Foto: Taís Forgearini/GES-Especial
No projeto SuperAção, 15 pacientes oncológicos, entre mulheres e homens, serão atendidos a cada 14 dias. Na primeira etapa, eles serão acompanhados por uma psicóloga para trabalhar projetos de vida a curto, médio e longo prazo. Na segunda fase, os pacientes serão convidados a contar suas histórias em palestras. Serão 25 encontros com a comunidade canoense, em escolas, empresas e ONGs. Na última etapa do projeto, uma revista será elaborada com as histórias de superação dos pacientes.
“Entendemos que quando uma pessoa fala sobre suas experiências para as outras o impacto é maior. No final do ano, teremos uma sessão de autógrafos da revista.

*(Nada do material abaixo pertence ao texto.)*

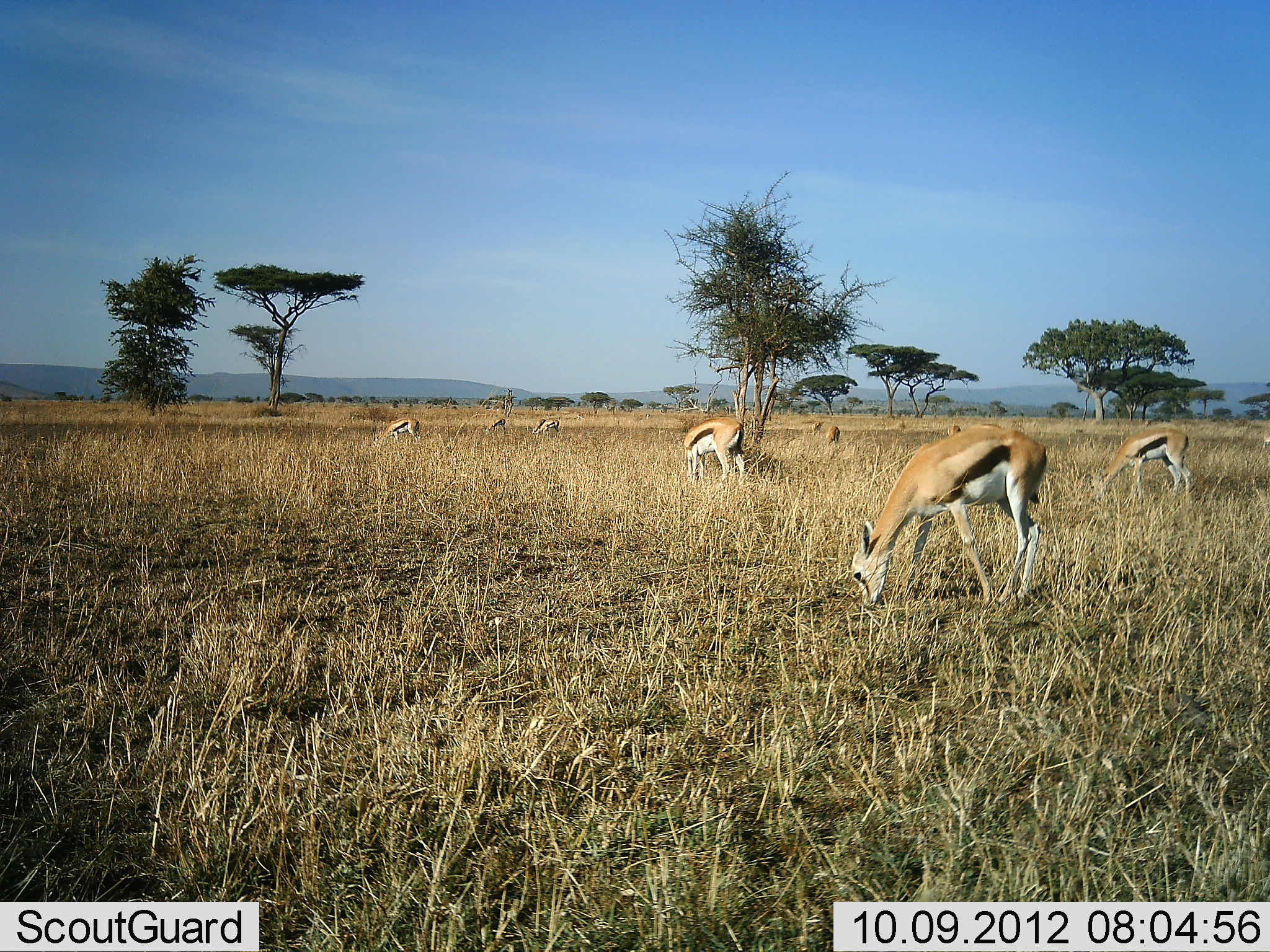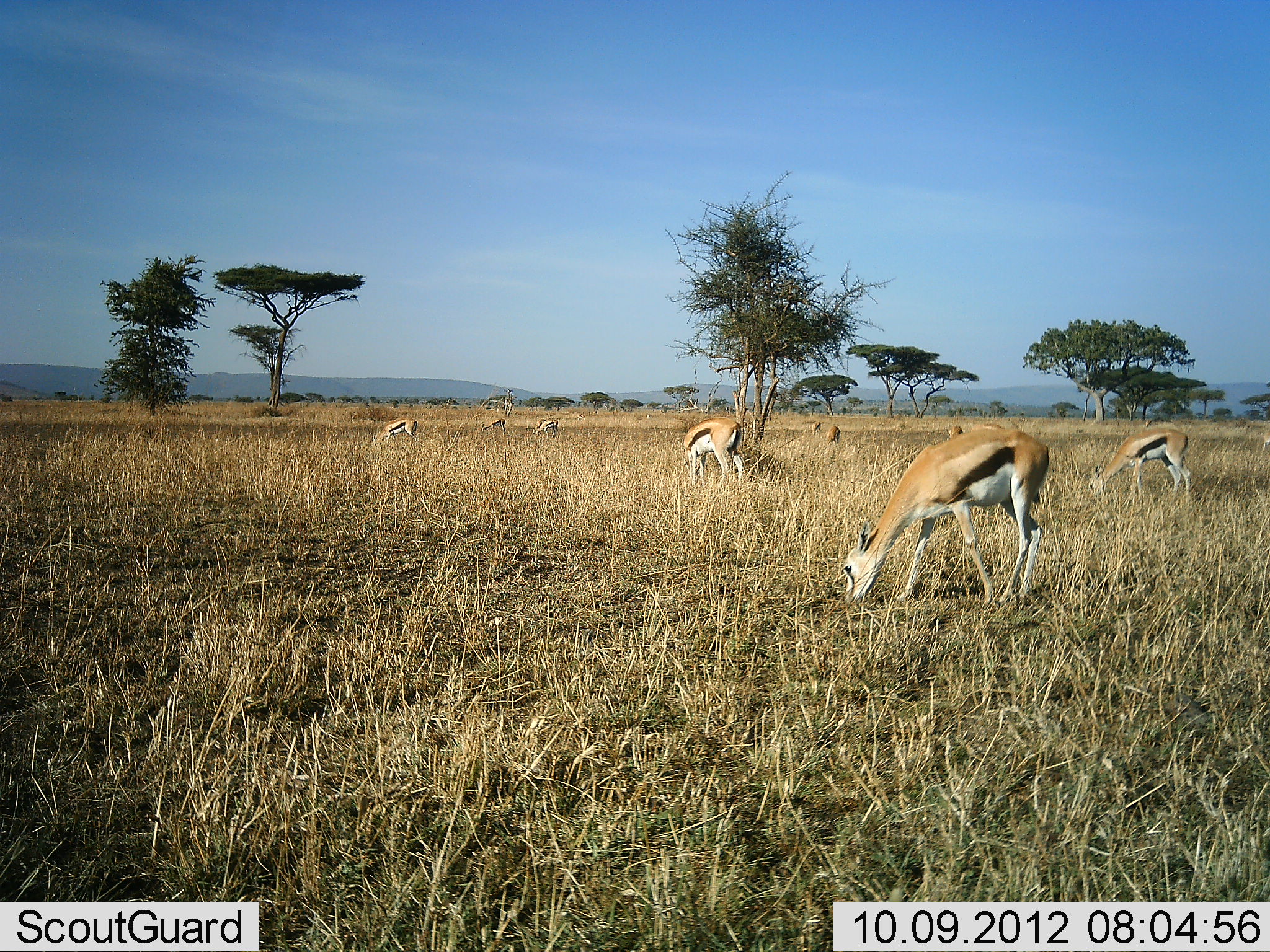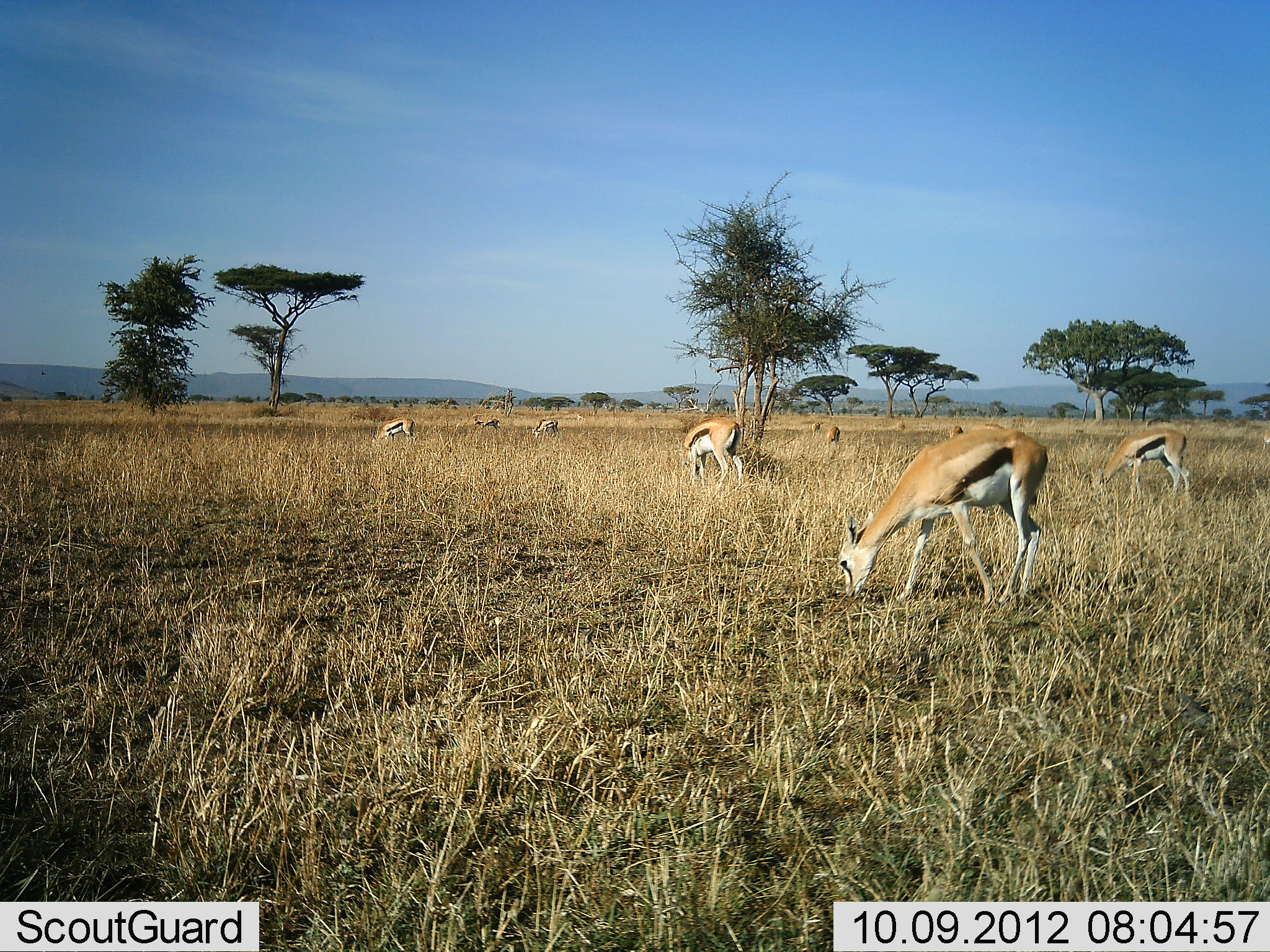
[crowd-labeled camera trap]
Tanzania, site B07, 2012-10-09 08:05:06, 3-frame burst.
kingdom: Animalia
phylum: Chordata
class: Mammalia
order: Artiodactyla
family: Bovidae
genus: Eudorcas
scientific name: Eudorcas thomsonii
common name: thomson's gazelle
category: gazellethomsons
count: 10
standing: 20%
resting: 0%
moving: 0%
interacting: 0%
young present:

Será uma noite muita especial para todos”, enfatiza a coordenadora executiva da Liga, Jeane Kich.
Já o projeto Longevidade vai atender 30 pacientes oncológicos, entre mulheres e homens, com 60 anos ou mais. As ações trabalhadas serão voltadas para atividades físicas, motoras e alimentares. Uma educadora física vai trabalhar questões de risco e prevenção de quedas. Os idosos também farão receitas saudáveis acompanhados por uma nutricionista. “Uma alimentação saudável é fundamental, quanto menos processados e industrializados melhor. Mensalmente distribuímos 80 cestas básicas para pacientes oncológicos de nosso projetos e de fora”, destaca Jeane.
De acordo com a coordenadora cerca de 70% dos casos estão relacionados com maus hábitos, como má alimentação, sedentarismo e uso de cigarros.
Ressignificando Histórias
O terceiro projeto, Ressignificando Histórias, é destinado para mulheres, onde 15 pacientes oncológicas terão encontros mensais. As atividades em grupo envolvem lúdicas e de criação, além de artesanato. “São momentos em que elas terão para interagir e produzir. Temos relatos de mulheres que dedicaram totalmente suas vidas para outras pessoas. É indispensável que nesse momento elas tenham tempo livre para fazer novas coisas”, ressalta Jeane. A coordenadora executiva da Liga conta que cerca de 60% dos casos atendidos são de câncer de mama.